* _Written request_:
Reproduce the stretch of the material below that begins with the line containing "According to the picture shown, which of" and ends with the line containing "is placed farthest from the camera?", replacing "rear side window" with "rear quarter window" and leaving everything else as it is.

※ ※ ※

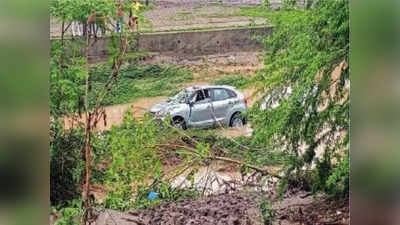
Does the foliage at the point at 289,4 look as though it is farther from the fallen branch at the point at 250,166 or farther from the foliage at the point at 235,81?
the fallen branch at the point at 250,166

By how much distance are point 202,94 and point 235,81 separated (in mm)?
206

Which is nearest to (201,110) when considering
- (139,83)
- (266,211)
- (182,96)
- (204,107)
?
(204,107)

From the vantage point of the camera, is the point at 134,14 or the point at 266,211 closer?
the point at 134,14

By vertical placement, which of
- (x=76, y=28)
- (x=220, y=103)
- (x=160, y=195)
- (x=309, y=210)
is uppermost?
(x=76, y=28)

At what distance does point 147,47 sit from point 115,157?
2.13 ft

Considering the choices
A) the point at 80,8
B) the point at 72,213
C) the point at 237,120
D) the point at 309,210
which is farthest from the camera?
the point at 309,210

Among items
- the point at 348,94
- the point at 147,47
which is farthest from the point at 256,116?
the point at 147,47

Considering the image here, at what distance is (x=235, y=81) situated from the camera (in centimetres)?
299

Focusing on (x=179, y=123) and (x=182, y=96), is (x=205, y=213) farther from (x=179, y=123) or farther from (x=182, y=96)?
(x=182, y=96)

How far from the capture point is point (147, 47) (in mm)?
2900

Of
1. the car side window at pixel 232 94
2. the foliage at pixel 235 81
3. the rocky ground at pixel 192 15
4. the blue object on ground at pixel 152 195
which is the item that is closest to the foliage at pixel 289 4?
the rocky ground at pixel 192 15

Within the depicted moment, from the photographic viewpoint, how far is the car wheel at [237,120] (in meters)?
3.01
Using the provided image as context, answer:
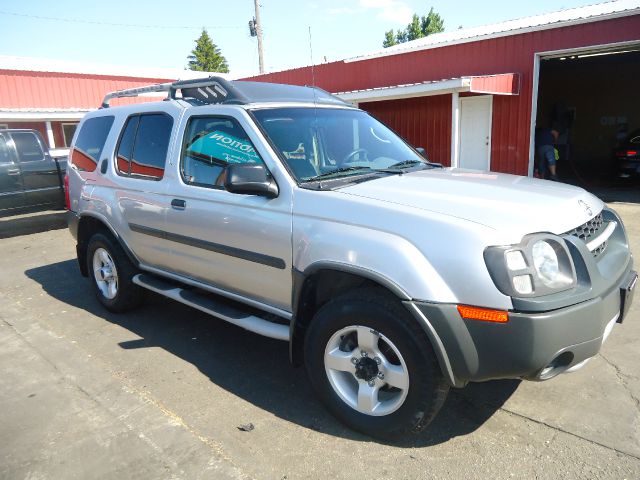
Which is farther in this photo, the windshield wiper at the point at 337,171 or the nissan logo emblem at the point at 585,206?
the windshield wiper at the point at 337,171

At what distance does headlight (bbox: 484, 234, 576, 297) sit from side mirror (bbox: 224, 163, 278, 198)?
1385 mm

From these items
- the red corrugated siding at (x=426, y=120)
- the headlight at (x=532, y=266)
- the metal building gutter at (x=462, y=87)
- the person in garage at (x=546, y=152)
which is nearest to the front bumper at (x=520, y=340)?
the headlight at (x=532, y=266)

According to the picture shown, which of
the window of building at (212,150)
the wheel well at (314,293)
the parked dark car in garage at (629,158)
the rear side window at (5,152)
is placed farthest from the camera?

※ ※ ※

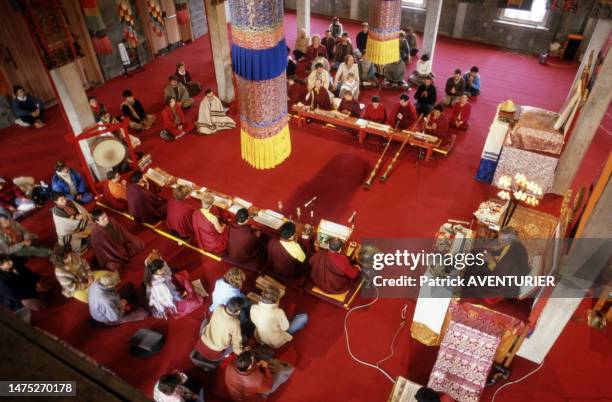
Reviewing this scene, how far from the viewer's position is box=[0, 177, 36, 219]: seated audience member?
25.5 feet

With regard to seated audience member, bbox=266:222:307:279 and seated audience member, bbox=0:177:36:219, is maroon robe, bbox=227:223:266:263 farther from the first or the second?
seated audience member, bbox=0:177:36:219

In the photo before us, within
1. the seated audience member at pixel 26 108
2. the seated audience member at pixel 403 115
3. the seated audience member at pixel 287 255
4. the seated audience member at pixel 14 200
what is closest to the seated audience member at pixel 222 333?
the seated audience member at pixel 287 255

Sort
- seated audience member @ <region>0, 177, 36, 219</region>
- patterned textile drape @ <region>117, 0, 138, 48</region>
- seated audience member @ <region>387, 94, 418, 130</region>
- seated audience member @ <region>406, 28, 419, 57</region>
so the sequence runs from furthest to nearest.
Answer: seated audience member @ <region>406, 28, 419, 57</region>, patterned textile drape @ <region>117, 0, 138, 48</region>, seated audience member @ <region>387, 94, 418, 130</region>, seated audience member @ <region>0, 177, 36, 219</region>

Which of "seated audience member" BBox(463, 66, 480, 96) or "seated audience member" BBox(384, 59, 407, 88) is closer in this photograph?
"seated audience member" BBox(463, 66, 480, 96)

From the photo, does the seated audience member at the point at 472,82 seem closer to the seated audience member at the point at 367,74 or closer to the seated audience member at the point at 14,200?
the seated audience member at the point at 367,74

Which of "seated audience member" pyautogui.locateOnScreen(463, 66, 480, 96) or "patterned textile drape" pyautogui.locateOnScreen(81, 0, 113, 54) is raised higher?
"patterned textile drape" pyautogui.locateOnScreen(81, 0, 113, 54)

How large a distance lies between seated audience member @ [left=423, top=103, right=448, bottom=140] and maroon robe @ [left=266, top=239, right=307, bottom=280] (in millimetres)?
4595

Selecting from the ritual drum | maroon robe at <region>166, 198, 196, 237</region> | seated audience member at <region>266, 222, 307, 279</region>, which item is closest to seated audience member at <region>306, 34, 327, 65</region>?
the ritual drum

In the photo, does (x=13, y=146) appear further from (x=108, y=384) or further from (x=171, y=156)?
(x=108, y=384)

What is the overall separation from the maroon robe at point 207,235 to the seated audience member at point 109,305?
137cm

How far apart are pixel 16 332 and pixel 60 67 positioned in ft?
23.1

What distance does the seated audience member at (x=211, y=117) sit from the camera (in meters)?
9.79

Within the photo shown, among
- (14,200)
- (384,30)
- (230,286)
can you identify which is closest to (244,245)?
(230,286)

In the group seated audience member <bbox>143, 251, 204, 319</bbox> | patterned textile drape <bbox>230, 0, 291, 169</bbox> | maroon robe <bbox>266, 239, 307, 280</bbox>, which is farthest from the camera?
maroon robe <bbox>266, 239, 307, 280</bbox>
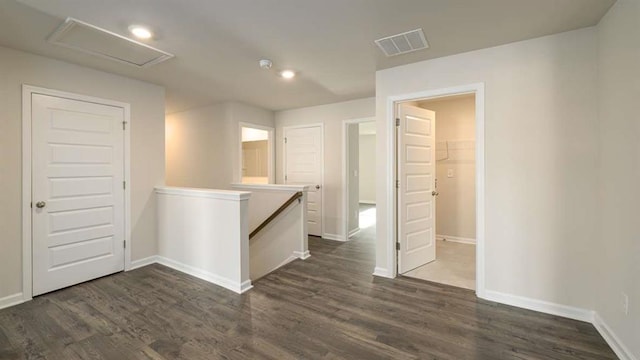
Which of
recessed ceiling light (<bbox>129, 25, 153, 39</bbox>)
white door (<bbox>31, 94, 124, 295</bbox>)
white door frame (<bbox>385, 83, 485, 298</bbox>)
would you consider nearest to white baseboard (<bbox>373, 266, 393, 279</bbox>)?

※ ※ ※

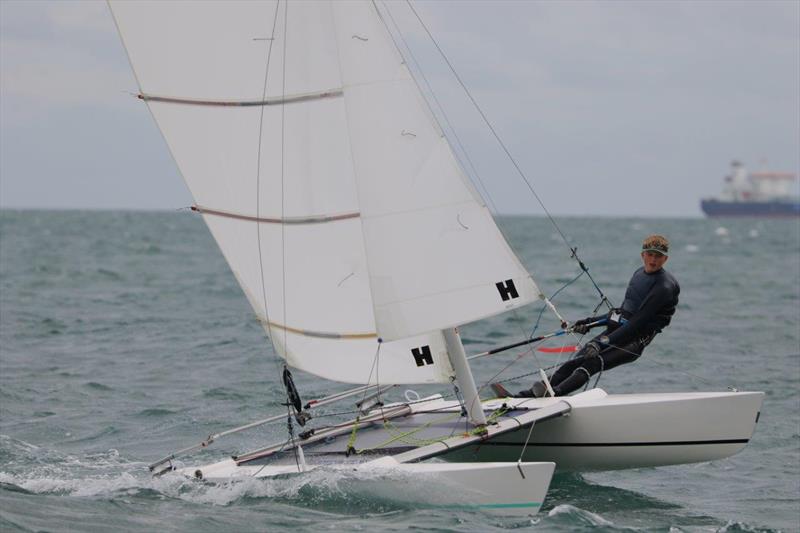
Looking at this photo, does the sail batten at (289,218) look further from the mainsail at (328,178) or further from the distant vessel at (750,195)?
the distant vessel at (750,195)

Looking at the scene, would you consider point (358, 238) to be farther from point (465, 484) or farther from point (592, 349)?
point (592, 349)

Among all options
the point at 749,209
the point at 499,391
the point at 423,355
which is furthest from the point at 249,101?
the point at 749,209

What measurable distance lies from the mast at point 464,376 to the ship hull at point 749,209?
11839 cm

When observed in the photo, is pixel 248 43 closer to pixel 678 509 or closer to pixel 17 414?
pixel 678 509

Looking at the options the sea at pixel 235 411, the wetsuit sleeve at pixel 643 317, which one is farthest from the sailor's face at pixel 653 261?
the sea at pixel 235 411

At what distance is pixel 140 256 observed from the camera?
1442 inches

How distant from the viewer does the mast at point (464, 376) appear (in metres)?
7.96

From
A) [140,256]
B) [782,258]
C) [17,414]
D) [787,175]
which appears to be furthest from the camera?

※ ※ ※

* _Exercise output_:
According to the picture shown, which of
the window of building at (212,150)
the wheel well at (314,293)
the parked dark car in garage at (629,158)
the rear quarter window at (5,152)
is placed farthest from the camera?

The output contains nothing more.